What you need to do -> Please edit the records below by replacing "waterproof" with "water-resistant" and changing nothing else. Leave the pictures out of your answer.

[Collected data entries]
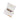 Jacquemus Le Chiquito Top Handle Bag White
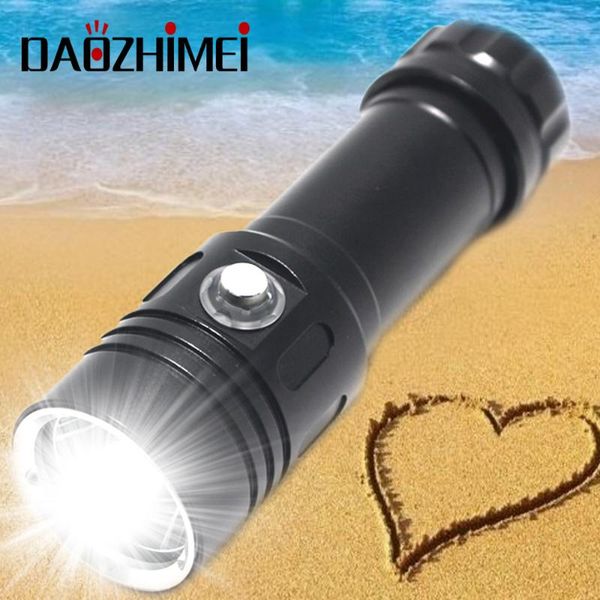 diving xml-l2 white light yellow portable 4-mode dive light100m underwater waterproof 26650 flashlights torches
diving xml-l2 white light yellow portable 4-mode dive light100m underwater waterproof 26650 flashlights torches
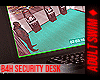 f.B4H Security Desk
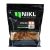 Nikl Boilie Mix Pellet Devill Krill 3mm 1kg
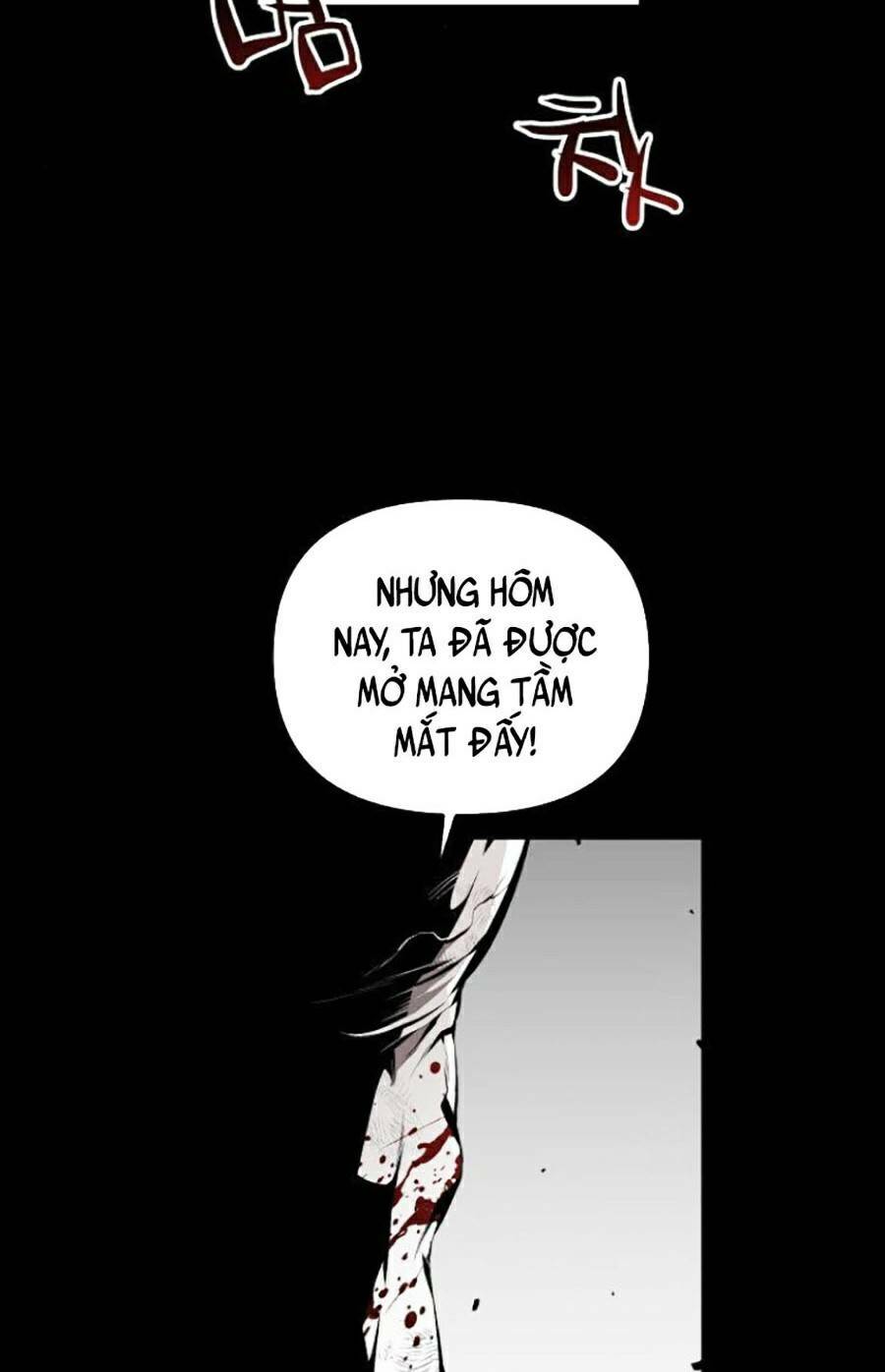 Cuồng Thú - Chapter 18 - Page 171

Exercise output ->
 Jacquemus Le Chiquito Top Handle Bag White
 diving xml-l2 white light yellow portable 4-mode dive light100m underwater water-resistant 26650 flashlights torches
diving xml-l2 white light yellow portable 4-mode dive light100m underwater water-resistant 26650 flashlights torches
 f.B4H Security Desk
 Nikl Boilie Mix Pellet Devill Krill 3mm 1kg
 Cuồng Thú - Chapter 18 - Page 171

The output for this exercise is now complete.